§ **Goal**:
Pick out every line of the material that contains the string "this", and copy each of those lines.
# Supplied records start
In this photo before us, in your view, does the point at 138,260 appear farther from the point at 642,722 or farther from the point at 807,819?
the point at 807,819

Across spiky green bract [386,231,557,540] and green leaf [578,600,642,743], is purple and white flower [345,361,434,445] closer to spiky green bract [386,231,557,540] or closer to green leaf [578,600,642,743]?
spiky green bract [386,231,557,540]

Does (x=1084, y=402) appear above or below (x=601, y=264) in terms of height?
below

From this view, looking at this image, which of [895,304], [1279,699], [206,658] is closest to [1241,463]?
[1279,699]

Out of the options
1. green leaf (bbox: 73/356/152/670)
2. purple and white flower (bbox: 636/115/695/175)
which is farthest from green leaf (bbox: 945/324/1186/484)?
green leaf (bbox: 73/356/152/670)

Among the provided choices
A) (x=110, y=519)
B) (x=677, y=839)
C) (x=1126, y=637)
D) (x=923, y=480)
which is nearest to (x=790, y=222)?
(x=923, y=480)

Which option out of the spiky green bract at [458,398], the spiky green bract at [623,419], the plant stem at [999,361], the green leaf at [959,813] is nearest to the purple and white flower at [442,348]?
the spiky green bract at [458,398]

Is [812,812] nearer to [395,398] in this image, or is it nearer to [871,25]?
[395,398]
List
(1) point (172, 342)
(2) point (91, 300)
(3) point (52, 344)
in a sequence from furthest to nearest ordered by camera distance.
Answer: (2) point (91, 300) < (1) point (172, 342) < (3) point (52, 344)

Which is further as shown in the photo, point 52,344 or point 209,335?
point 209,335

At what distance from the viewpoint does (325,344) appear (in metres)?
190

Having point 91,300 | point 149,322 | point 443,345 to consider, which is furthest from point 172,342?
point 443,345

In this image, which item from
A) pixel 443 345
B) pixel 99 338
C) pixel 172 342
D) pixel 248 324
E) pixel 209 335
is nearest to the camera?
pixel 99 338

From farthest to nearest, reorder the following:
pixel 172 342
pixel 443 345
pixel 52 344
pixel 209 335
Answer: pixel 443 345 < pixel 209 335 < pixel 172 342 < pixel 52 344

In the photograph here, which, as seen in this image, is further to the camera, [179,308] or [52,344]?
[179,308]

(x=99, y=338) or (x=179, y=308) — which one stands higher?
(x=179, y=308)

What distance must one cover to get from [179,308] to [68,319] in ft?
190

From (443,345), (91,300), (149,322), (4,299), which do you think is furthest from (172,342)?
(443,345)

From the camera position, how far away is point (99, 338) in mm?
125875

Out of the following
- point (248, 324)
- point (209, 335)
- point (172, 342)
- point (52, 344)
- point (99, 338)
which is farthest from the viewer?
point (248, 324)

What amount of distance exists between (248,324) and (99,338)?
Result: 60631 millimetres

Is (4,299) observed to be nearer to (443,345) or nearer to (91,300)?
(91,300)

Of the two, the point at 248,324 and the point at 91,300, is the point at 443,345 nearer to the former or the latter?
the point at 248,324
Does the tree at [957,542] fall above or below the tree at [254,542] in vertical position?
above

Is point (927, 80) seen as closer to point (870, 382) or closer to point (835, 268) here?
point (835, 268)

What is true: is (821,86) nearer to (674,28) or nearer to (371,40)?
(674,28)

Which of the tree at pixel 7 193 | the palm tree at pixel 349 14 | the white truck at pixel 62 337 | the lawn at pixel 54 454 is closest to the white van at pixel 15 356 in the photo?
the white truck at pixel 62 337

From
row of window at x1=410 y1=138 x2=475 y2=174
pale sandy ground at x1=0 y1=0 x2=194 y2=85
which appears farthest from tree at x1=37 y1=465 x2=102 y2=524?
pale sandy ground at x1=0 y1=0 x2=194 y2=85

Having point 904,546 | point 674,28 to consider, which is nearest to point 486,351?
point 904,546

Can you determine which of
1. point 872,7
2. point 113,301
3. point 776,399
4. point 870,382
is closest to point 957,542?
# Supplied records end
§ **Solved problem**:
In this photo before us, in your view, does the point at 138,260 appear farther from the point at 642,722 or farther from the point at 807,819?
From this view, looking at this image, which of [895,304], [1279,699], [206,658] is closest to [1241,463]?
Is [812,812] nearer to [395,398] in this image, or is it nearer to [871,25]?
In this image, which item from
In the photograph here, which, as seen in this image, is further to the camera, [179,308] or [52,344]?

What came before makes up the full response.